> [Data for review]
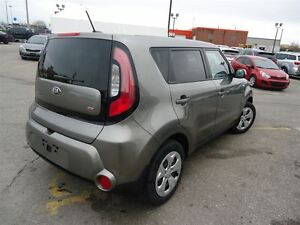 2014 Kia Soul LX / *AUTO* / POWER GROUP / 77KM Cambridge Kitchener Area image 6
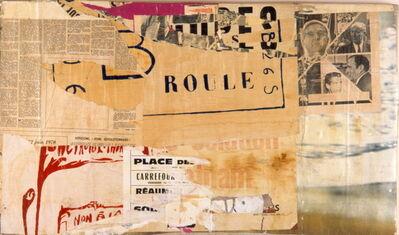 Jacques Villeglé, 'RUE DE LA PERLE, 10 OCTOBER, 1970', 1970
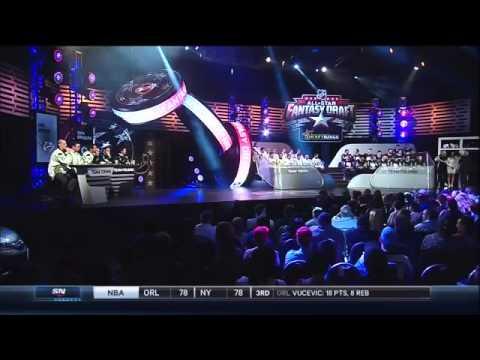 2015 NHL All Star Fantasy Draft - Picks #12 - 18. Part 4. January 23rd 2015. (HD)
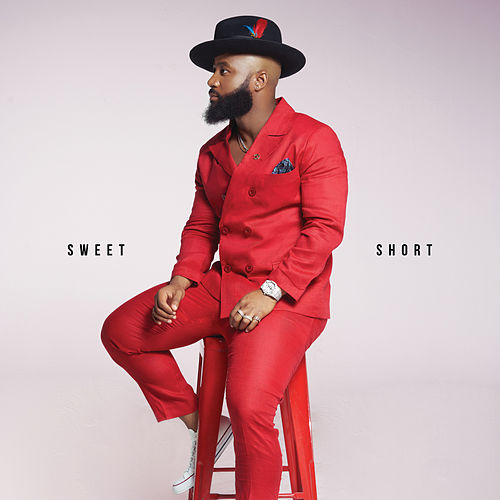 Sweet And Short (Deluxe) von Cassper Nyovest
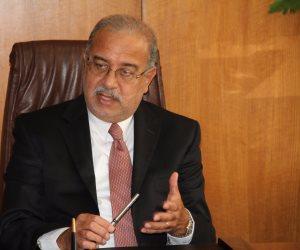رئيس الوزراء يلتقي أعضاء مجلس إدارة منظمة العمل العربية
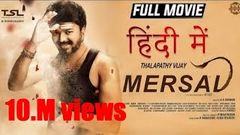 Mersal (2020) New Released Full Hindi Dubbed Movie | New South Hindi Dubbed Movies 2020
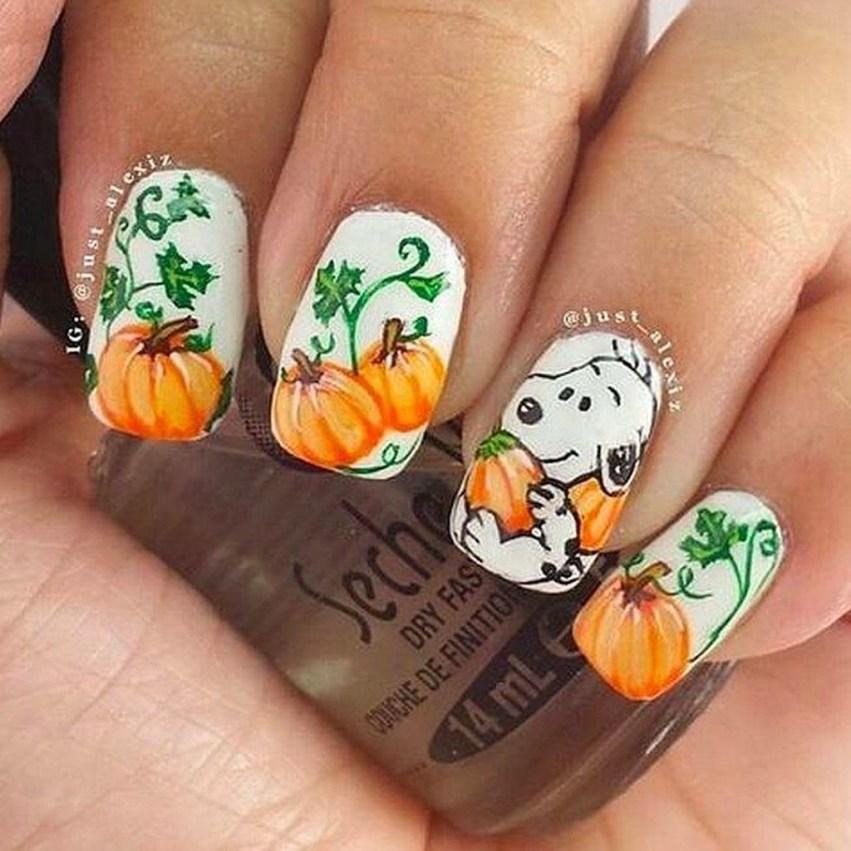Eye Catching Fall Nails Art Design Inspirations Ideas14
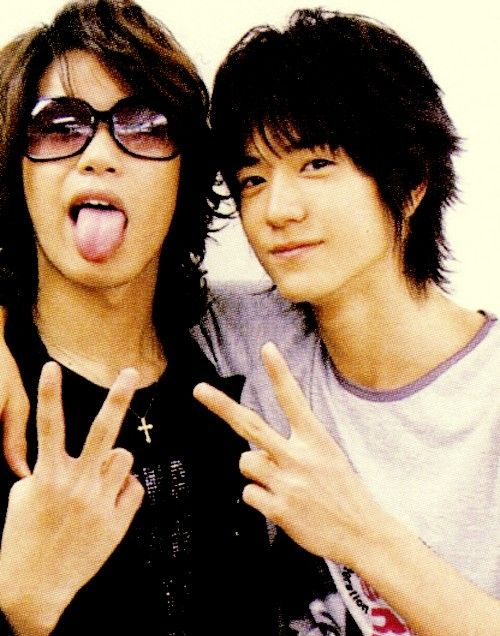 Hey Say JUMP! Takaki Yuya , Nakajima Yuto #takaki  #heysaybest handsome japan boys actor singer Johnnys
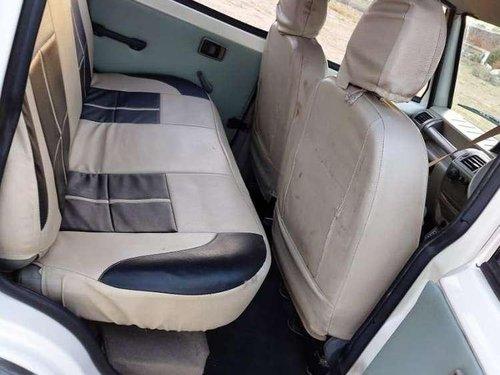Mahindra Bolero Plus AC 2015 MT for sale in Ahmedabad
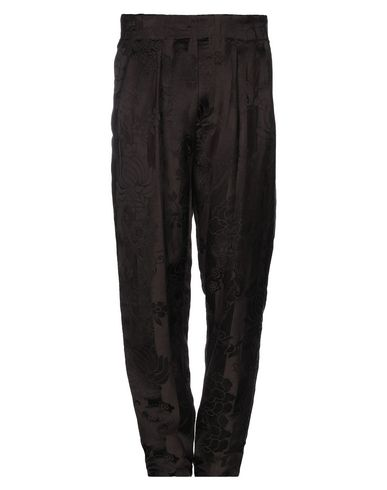 Haider Ackermann Pants Casual pants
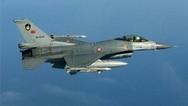 Νέα πρόκληση από τουρκικά F-16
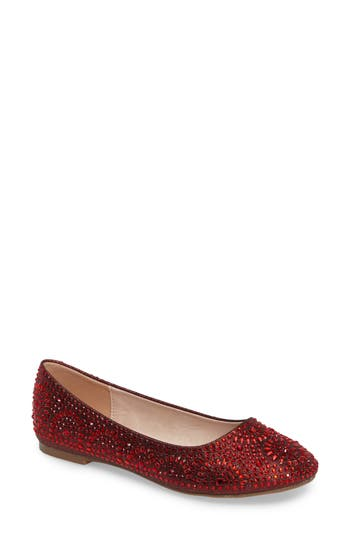 Lauren Lorraine Brooke Crystal Embellished Ballet Flat- Red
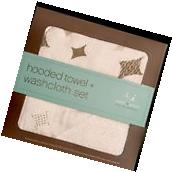 aden + anais Muslin Hooded Towel & Washcloth Set, Hide & Sea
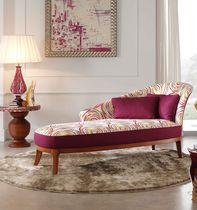 Traditional daybed / fabric / indoor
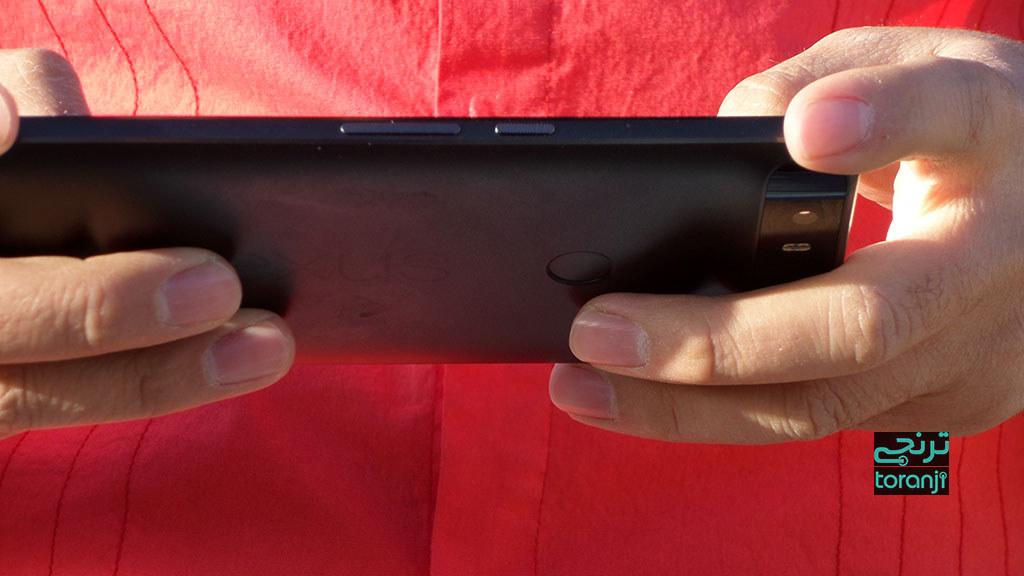 Nexus 6p review-toranji (70)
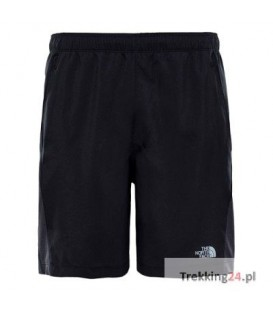 Spodenki Męskie The North Face Reactor Czarne T92V5UJK3 The North Face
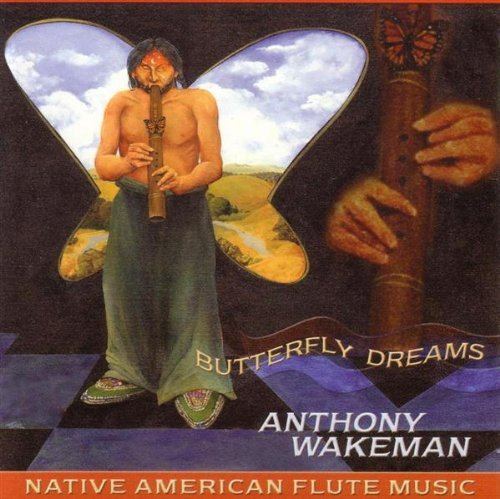 anthony-wakeman-butterfly-dreams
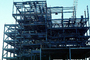 Steel Framework, Mission Bay Project, ICCV07P15_14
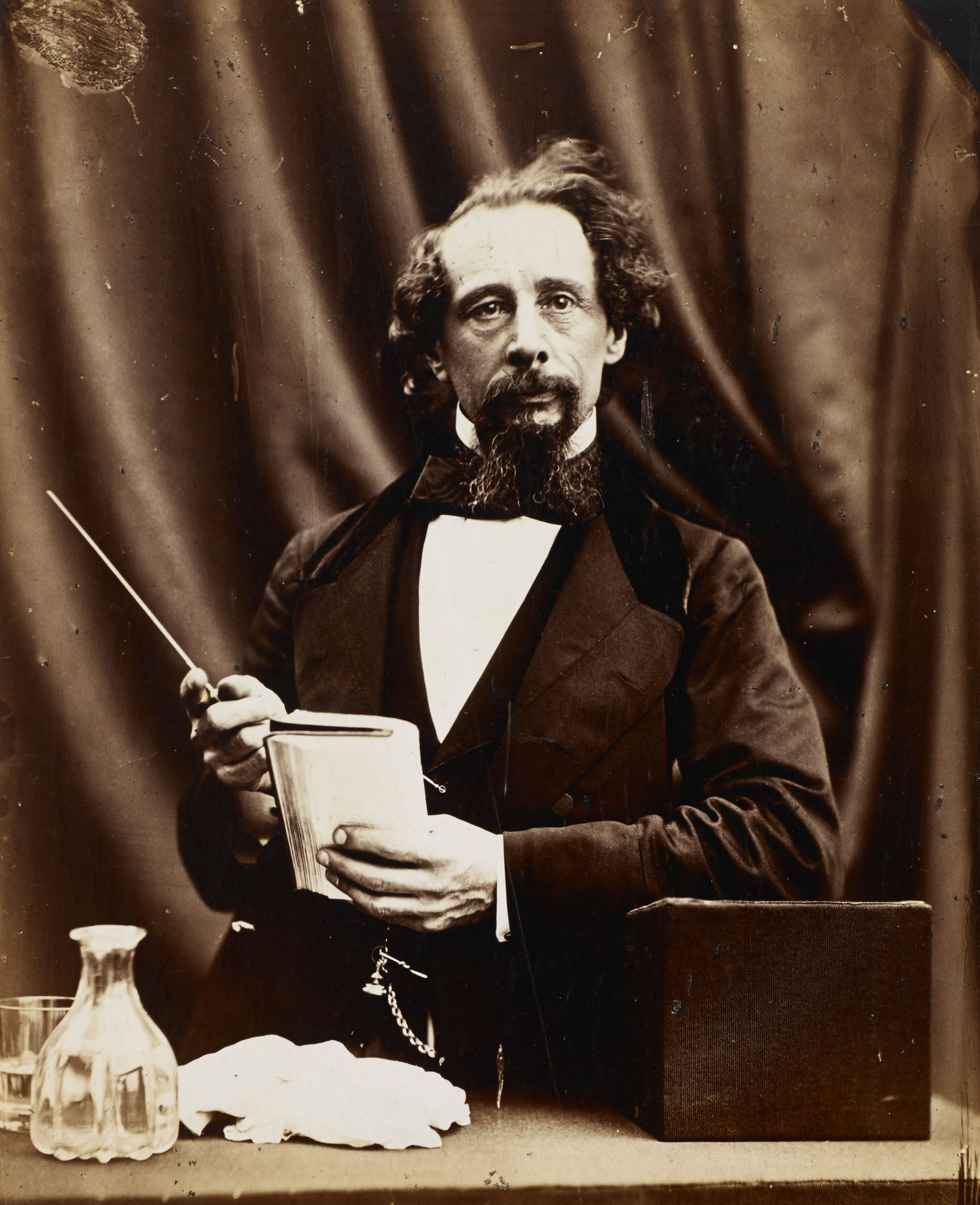 Photograph of Victorian novelist Charles Dickens, author of over 15 novels including Oliver Twist, Great Expectations and A Christmas Carol.
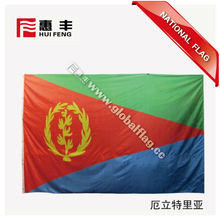 syrian small different countries national flag made in china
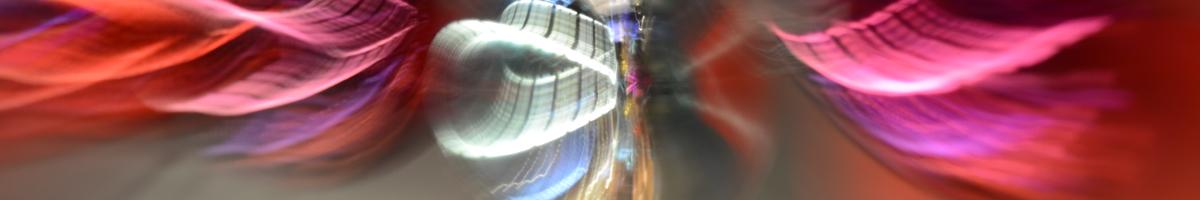 Slide-Noelle.jpg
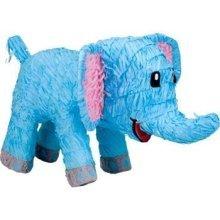 PINATA conv: Blue Elephant - Favors P19639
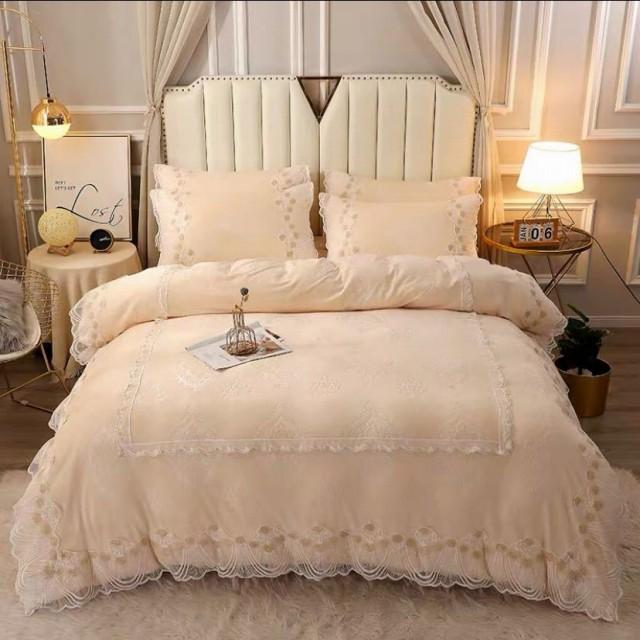 高級ワイドダブル ベッド用品4点セット .寝具 ボックスシーツ .枕カバー掛け布団カバー ベッドカバー 別サイズあり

> [Your assignment] Although the records above contain pictures, the copy should hold only the lines from their start through the line containing "Eye Catching Fall", each exactly as written, and none of the pictures.

> [Expected answer]
 2014 Kia Soul LX / *AUTO* / POWER GROUP / 77KM Cambridge Kitchener Area image 6
 Jacques Villeglé, 'RUE DE LA PERLE, 10 OCTOBER, 1970', 1970
 2015 NHL All Star Fantasy Draft - Picks #12 - 18. Part 4. January 23rd 2015. (HD)
 Sweet And Short (Deluxe) von Cassper Nyovest
رئيس الوزراء يلتقي أعضاء مجلس إدارة منظمة العمل العربية
 Mersal (2020) New Released Full Hindi Dubbed Movie | New South Hindi Dubbed Movies 2020
Eye Catching Fall Nails Art Design Inspirations Ideas14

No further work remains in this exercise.